# Drake vs. Kendrick Lamar - YouTube
> This notebook downloads, processes and analyzes videos posted to YouTube by rapper Drake and Kendrick Lamar. It also collects statistics, such as views, for each video in an effort to gauge who's winning the diss track battle. 

#### Load Python tools and Jupyter config

In [1]:
import os
import json
import requests
import pandas as pd
import jupyter_black
import altair as alt
from tqdm.notebook import tqdm
from datetime import datetime
import altair_stiles as altstiles
from googleapiclient.discovery import build

In [2]:
jupyter_black.load()
pd.options.display.max_columns = 100
pd.options.display.max_rows = 1000
pd.options.display.max_colwidth = None
alt.themes.register("stiles", altstiles.theme)
alt.themes.enable("stiles")

ThemeRegistry.enable('stiles')

In [3]:
today = pd.Timestamp("today").strftime("%Y%m%d")
now = pd.to_datetime(datetime.utcnow()).tz_localize("US/Eastern")

---

## YouTube

#### Initialize YouTube API

In [4]:
api_key = os.environ.get("YOUTUBE_KEY")
youtube = build("youtube", "v3", developerKey=api_key)

#### Function to get videos from a channel

In [5]:
def get_channel_videos(channel_id):
    # Get the upload playlist ID for the channel
    res = youtube.channels().list(id=channel_id, part="contentDetails").execute()
    playlist_id = res["items"][0]["contentDetails"]["relatedPlaylists"]["uploads"]

    videos = []
    next_page_token = None

    # Fetch all videos in the playlist
    while True:
        res = (
            youtube.playlistItems()
            .list(
                playlistId=playlist_id,
                part="snippet",
                maxResults=50,  # Adjusted as needed
                pageToken=next_page_token,
            )
            .execute()
        )
        videos += res["items"]
        next_page_token = res.get("nextPageToken")

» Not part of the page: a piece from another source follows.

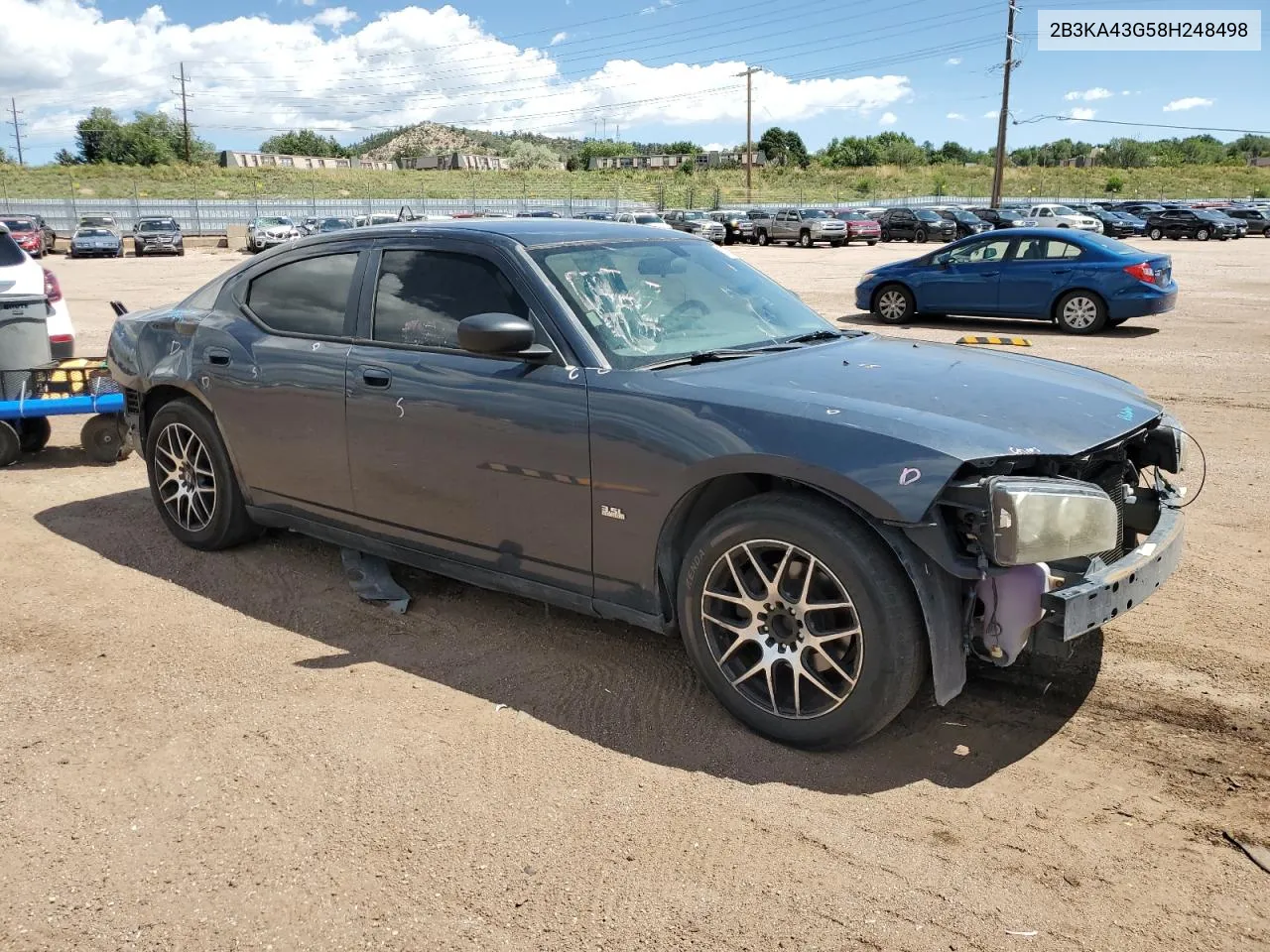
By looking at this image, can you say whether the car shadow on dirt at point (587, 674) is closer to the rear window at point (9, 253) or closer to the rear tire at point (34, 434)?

        if next_page_token is None:
            break

    return videos

#### Define each artist's YouTube channel ID

In [6]:
# https://www.youtube.com/@kendricklamar
kendrick_videos = get_channel_videos("UC3lBXcrKFnFAFkfVk5WuKcQ")
# https://www.youtube.com/@DrakeOfficial
drake_videos = get_channel_videos("UCByOQJjav0CUDwxCk-jVNRQ")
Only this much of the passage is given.